Posts Tagged ‘Debt’

The Future of Digital Currencies

October 6th, 2022

The printing press caused a revolution in its time, hailed as a democratic force for good by many. Books available to the masses was indeed a revolution; and now we also have e-books and technological devices to read them with. The fact that the original words have been encoded into a numerical form and decoded back to words electronically does not mean we trust less the words we are reading, but we may still prefer the aesthetics of a physical book than a piece of high-tech plastic which needs to have its battery charged to keep working. Can digital currencies such as bitcoin really provide a contribution to positive social change in as spectacular a way?

To answer this we must ask what of money, how are we to understand it, use it and incorporate it into a sustainable model of a ‘better world for all?’ Money, unlike any other form of property, is unique in that it may be used for anything prior to an event even occurring. It implies nothing, yet can be used for great good or great evil, and yet it is only what it is despite its many manifestations and consequences. It is a unique but much misunderstood and misused commodity. Money has the simplicity of facilitating buying and selling, and a mathematical complexity as demonstrated by the financial markets; and yet it has no notion of egalitarianism, moral or ethical decision making. It acts as an autonomous entity, yet it is both endogenous and exogenous to the global community. It has no personality and is easily replaceable, yet it is treated as a finite resource in the global context, its growth governed by a set of complex rules which determine the way in which it may behave. Yet despite this the outcomes are never completely predictable and, furthermore; a commitment to social justice and an aversion to moral turpitude is not a requirement of its use.

In order for a currency to effectively perform the financial functions required of it, the intrinsic-value of money has to be a commonly held belief by those who use it. In November 2013 the US Senate Committee on Homeland Security & Governmental Affairs acknowledged that virtual currencies are a legitimate means of payment, an example of such is Bitcoin. Due to the very low transaction fees charged by the ‘Bitcoin network’ it offers a very real way to allow the transfer of funds from migrant workers sending money back to their families without having to pay high transfer fees currently charged by companies. A European Commission calculated that if the global average remittance of 10% were reduced to 5% (the ’5×5′ initiative endorsed by the G20 in 2011), this could result in an additional US$ 17 billion flowing into developing countries; the use of the blockchain would reduce these fees near to zero. These money transfer companies who extract wealth from the system may become dis-intermediated through the use of such an infrastructure.

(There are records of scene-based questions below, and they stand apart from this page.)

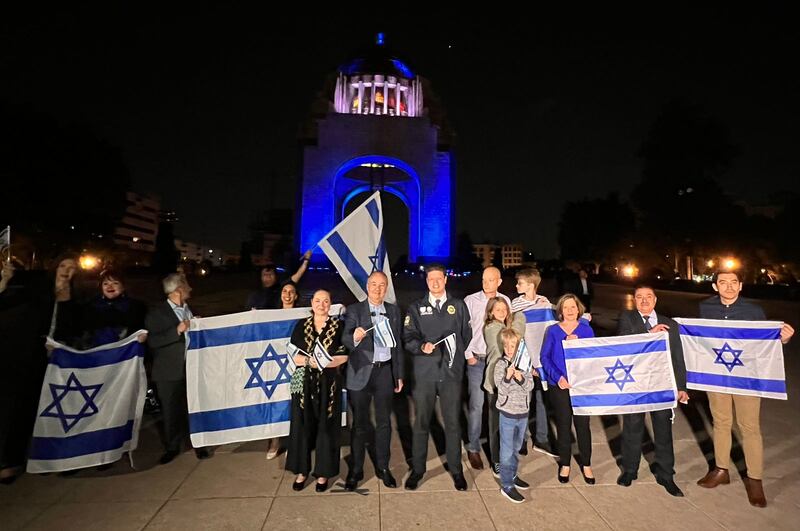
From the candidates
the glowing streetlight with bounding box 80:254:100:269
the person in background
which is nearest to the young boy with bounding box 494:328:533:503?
the person in background

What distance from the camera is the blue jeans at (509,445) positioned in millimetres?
4207

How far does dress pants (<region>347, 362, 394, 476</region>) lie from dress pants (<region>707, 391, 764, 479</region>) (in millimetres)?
3417

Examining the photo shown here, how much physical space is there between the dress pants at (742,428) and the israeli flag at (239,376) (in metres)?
4.70

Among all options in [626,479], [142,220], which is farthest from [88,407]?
[142,220]

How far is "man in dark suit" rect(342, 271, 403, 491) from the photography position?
4414 mm

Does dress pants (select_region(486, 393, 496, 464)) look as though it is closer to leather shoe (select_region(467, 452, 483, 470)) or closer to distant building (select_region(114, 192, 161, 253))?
leather shoe (select_region(467, 452, 483, 470))

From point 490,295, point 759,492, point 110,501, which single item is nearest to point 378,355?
point 490,295

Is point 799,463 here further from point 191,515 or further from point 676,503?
point 191,515

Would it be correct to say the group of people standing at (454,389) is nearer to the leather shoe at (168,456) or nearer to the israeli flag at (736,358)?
the israeli flag at (736,358)

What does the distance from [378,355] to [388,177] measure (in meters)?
43.5

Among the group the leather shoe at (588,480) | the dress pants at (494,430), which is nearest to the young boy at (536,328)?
the dress pants at (494,430)

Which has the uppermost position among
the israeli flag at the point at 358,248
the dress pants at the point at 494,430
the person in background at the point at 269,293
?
the israeli flag at the point at 358,248

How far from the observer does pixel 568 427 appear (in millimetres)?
4559

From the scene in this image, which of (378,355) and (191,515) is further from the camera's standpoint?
(378,355)
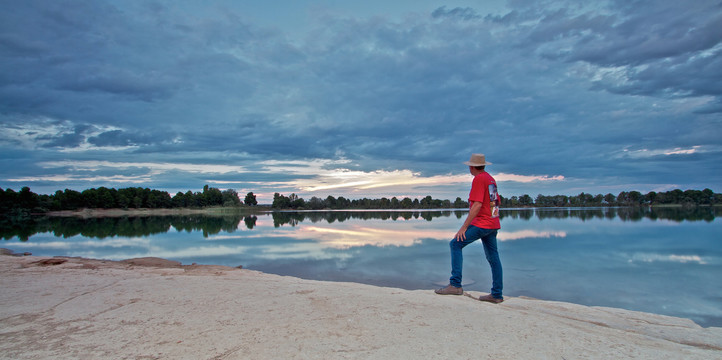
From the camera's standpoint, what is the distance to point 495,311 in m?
4.65

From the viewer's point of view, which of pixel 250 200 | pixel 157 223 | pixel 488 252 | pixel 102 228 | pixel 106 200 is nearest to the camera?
pixel 488 252

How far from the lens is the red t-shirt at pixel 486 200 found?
5621 millimetres

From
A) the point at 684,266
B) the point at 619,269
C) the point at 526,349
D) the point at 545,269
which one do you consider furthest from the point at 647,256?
the point at 526,349

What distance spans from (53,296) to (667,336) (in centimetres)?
876

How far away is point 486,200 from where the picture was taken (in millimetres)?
5719

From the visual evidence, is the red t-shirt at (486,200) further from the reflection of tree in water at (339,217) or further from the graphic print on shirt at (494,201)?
the reflection of tree in water at (339,217)

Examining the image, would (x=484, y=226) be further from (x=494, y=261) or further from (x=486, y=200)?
(x=494, y=261)

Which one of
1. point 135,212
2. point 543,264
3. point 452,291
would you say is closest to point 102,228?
point 543,264

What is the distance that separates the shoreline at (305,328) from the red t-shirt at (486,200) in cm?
126

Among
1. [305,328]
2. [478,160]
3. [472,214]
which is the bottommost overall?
[305,328]

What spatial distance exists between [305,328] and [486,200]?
11.3 ft

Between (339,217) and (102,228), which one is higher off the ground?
(339,217)

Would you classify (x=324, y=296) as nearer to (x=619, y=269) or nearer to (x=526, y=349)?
Result: (x=526, y=349)

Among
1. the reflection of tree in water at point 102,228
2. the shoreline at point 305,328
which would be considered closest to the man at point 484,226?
the shoreline at point 305,328
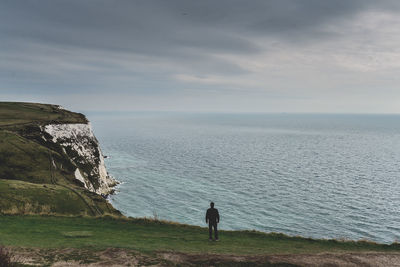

The World’s first Electronic Cryptocurrency Robot

September 29th, 2022

There are a few things to learn: getting and using a software wallet,Guest Posting learning how to send and receive money, learning how to buy bitcoin from a person or an exchange.
Preparation
Before getting started, you will need to get yourself a wallet. You can do this easily enough by registering with one of the exchanges which will host wallet for you. And, although I think you are going to want to have one or more exchange wallets eventually, you should start with one on your own computer both to get a better feel for bitcoin and because the exchanges are still experimental themselves. When we get to that stage of the discussion, I will be advising that you get in the habit of moving your money and coins off the exchanges or diversifying across exchanges to keep your money safe.
What is a wallet?
It is a way to store your bitcoins. Specifically, it is software that has been designed to store bitcoin. It can be run on your desktop computer, laptop, mobile device (except, as yet, Apple) and can also be made to store bitcoins on things like thumb drives. If you are concerned about being hacked, then that is a good option. Even the Winklevoss* twins, who have millions invested in bitcoin, put their investment on hard drives which they then put into a safety deposit box.
*The Winklevoss twins are the ones who originally had the idea for a social networking site that became Facebook. They hired Mark Zuckerberg who took their idea as his own and became immensely rich.
What do you need to know about having a bitcoin wallet on your computer?Below you can download the original bitcoin wallet, or client, in Windows or Mac format. These are not just wallets, but are in fact part of the bitcoin network. They will receive, store, and send your bitcoins. You can create one or more addresses with a click (an address is a number that looks like this: 1LyFcQatbg4BvT9gGTz6VdqqHKpPn5QBuk). You will see a field where you can copy and paste a number like this from a person you want to send money to and off it will go directly into that person’s wallet. You can even create a QR code which will let someone take a picture with an app on their phone and send you somebitcoin. It is perfectly safe to give these out – the address and QR code are both for my donations page. Feel free to donate!
NOTE: This type of wallet acts both as a wallet for you and as part of the bitcoin system. The reason bitcoin works is that every transaction is broadcast and recorded as a number across the entire system (meaning that every transaction is confirmed and made irreversible by the network itself). Any computer with the right software can be part of that system, checking and supporting the network. This wallet serves as your personal wallet and also as a support for that system. Therefore, be aware that it will take up 8-9 gigabytes of your computer’s memory. After you install the wallet, it will take as much as a day for the wallet to sync with the network. This is normal, does not harm your computer, and makes the system as a whole more secure,so it’s a good idea.